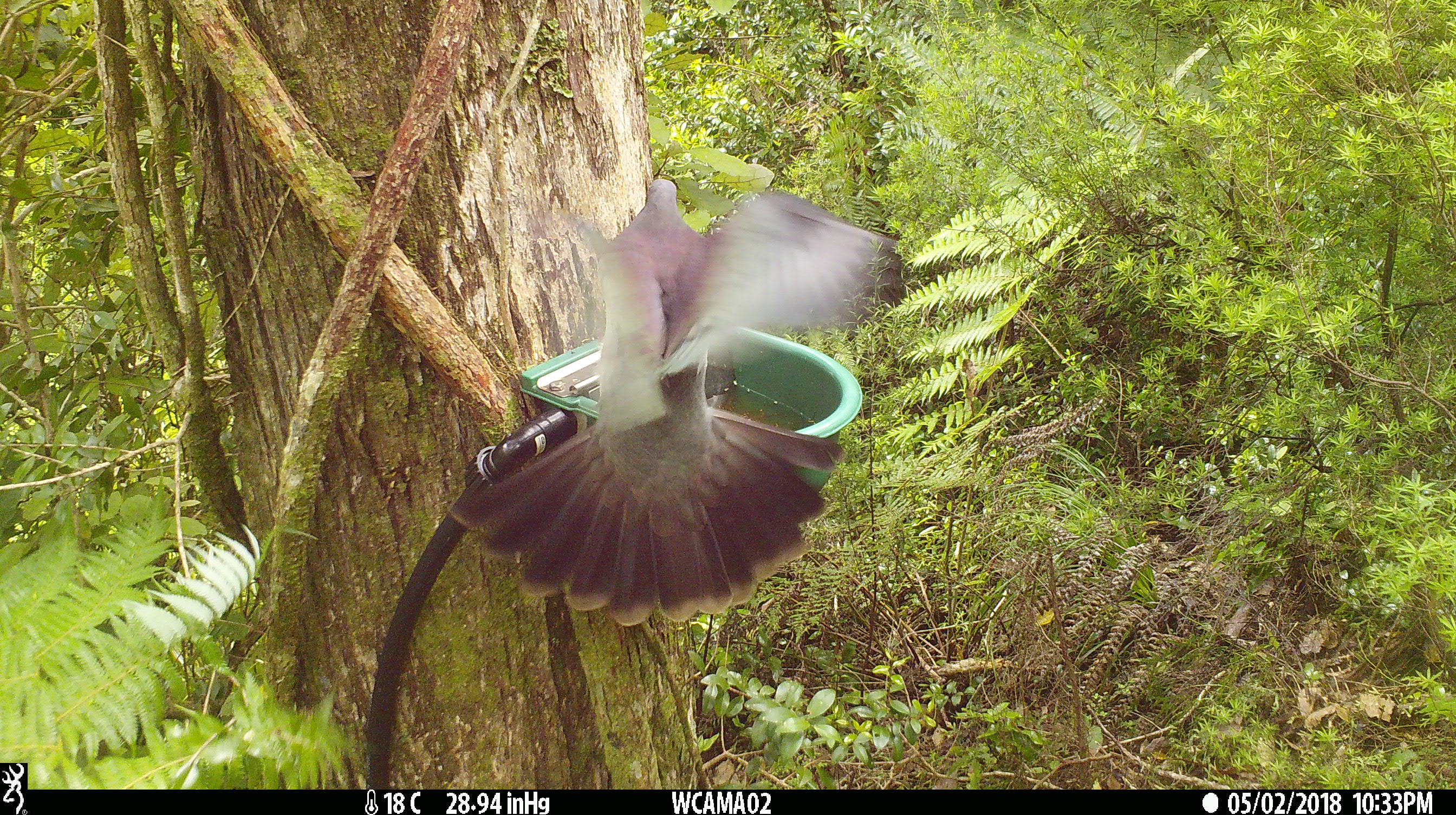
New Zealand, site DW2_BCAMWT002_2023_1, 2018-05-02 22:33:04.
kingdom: Animalia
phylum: Chordata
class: Aves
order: Columbiformes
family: Columbidae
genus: Hemiphaga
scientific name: Hemiphaga novaeseelandiae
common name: new zealand pigeon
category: kereru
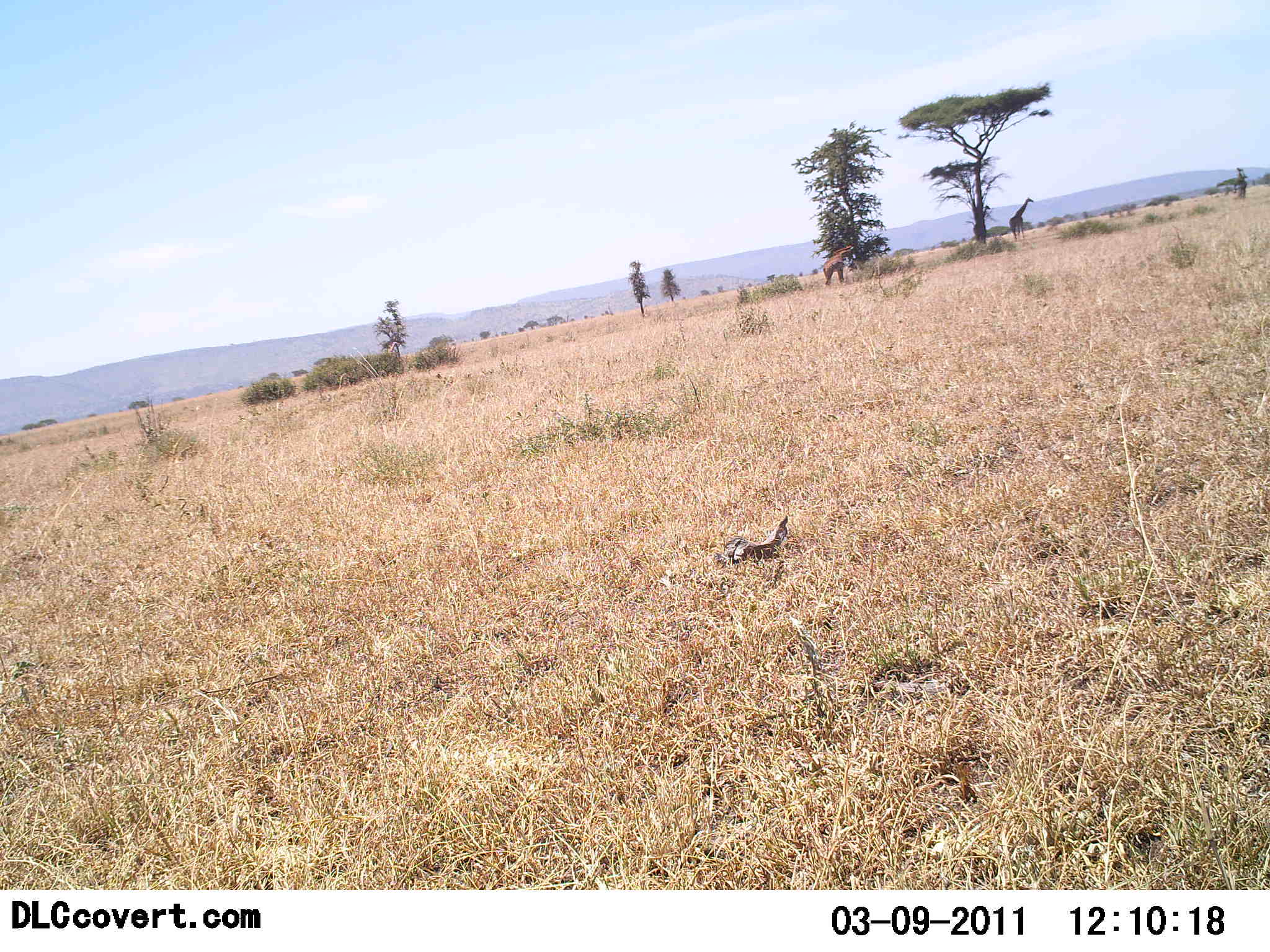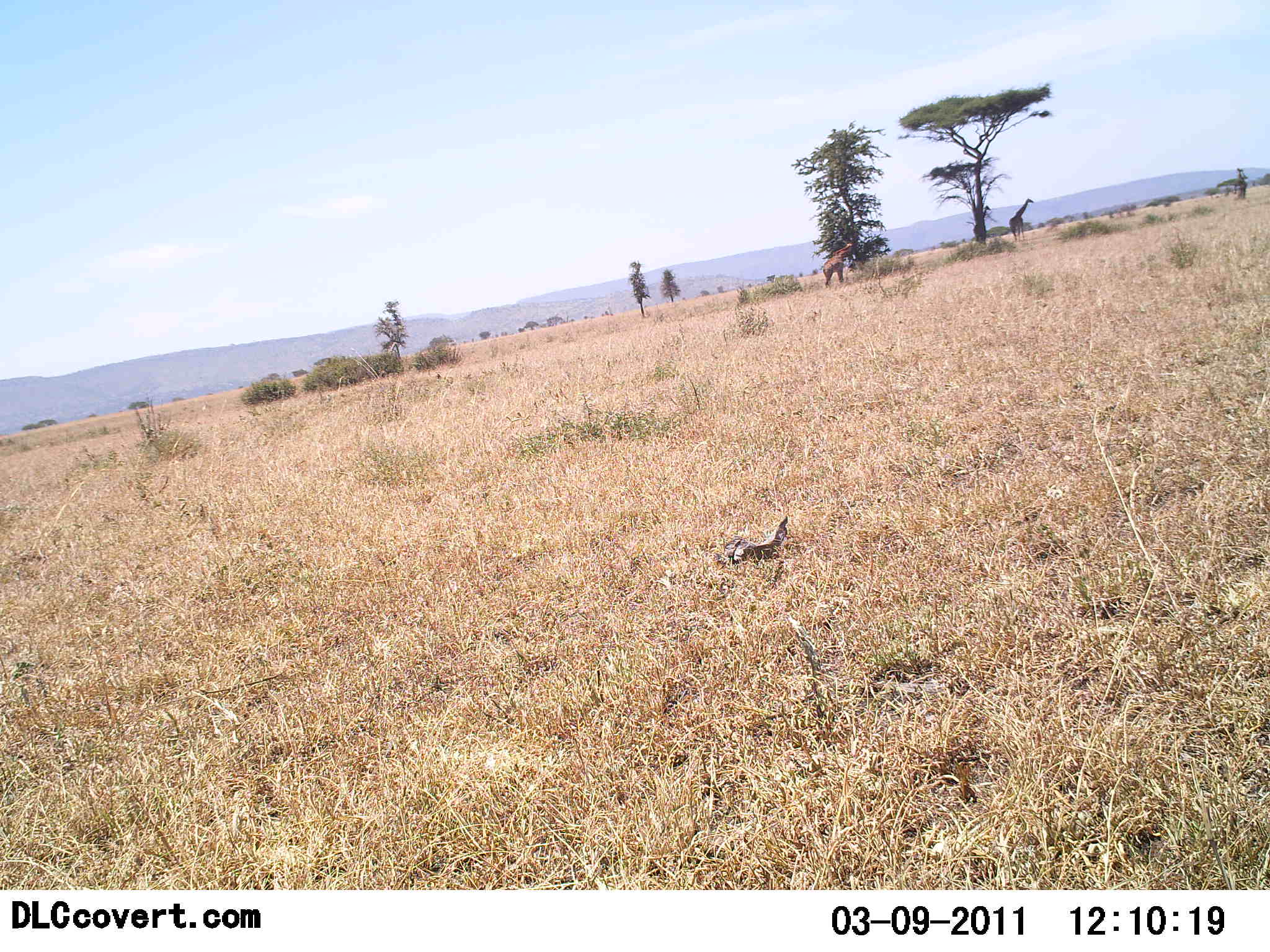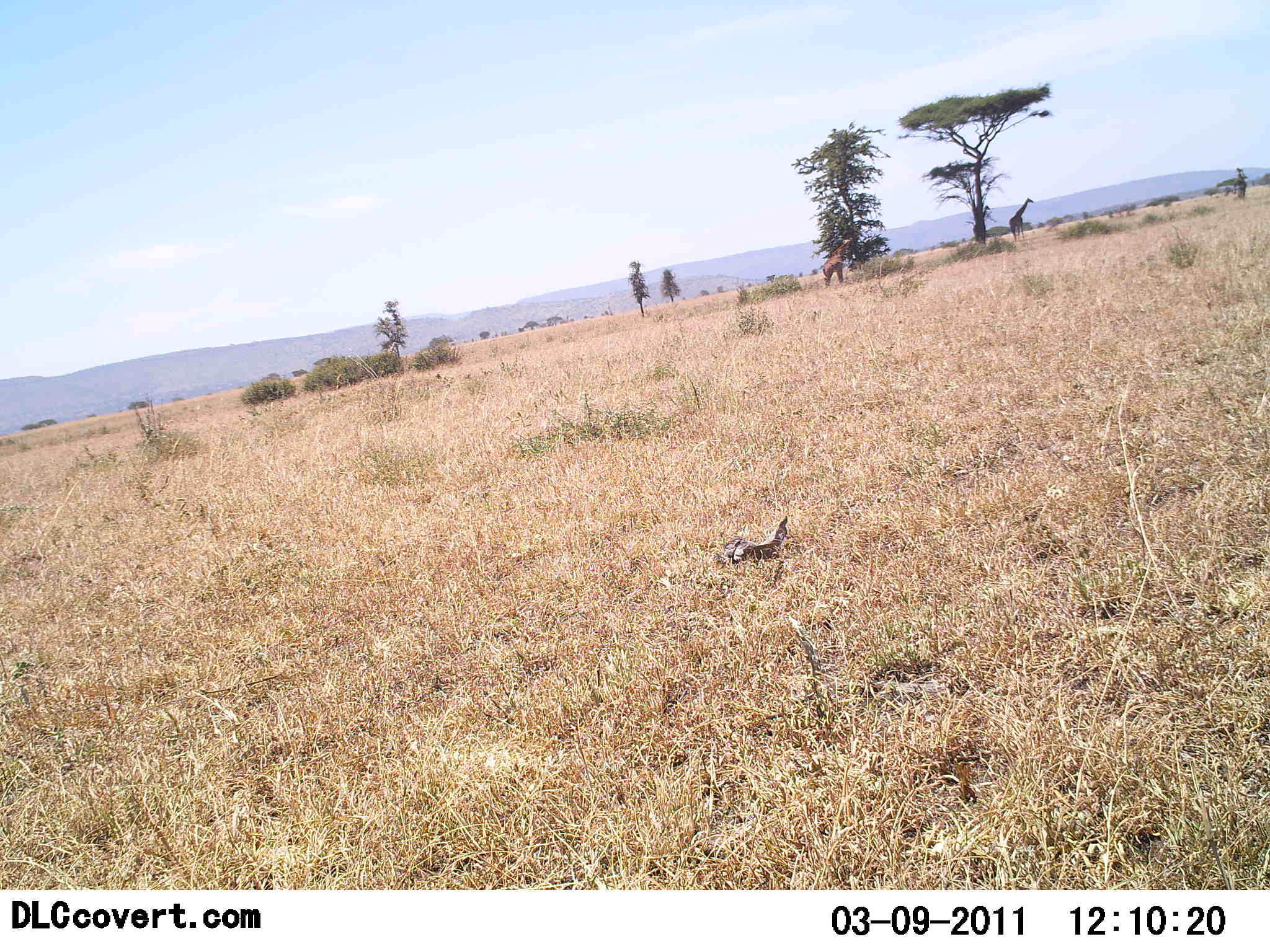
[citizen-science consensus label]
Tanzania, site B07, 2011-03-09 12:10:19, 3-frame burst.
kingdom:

*Work item*:
Using the entries above, find all lines with "site". Copy them.

*Your response*:
New Zealand, site DW2_BCAMWT002_2023_1, 2018-05-02 22:33:04.
Tanzania, site B07, 2011-03-09 12:10:19, 3-frame burst.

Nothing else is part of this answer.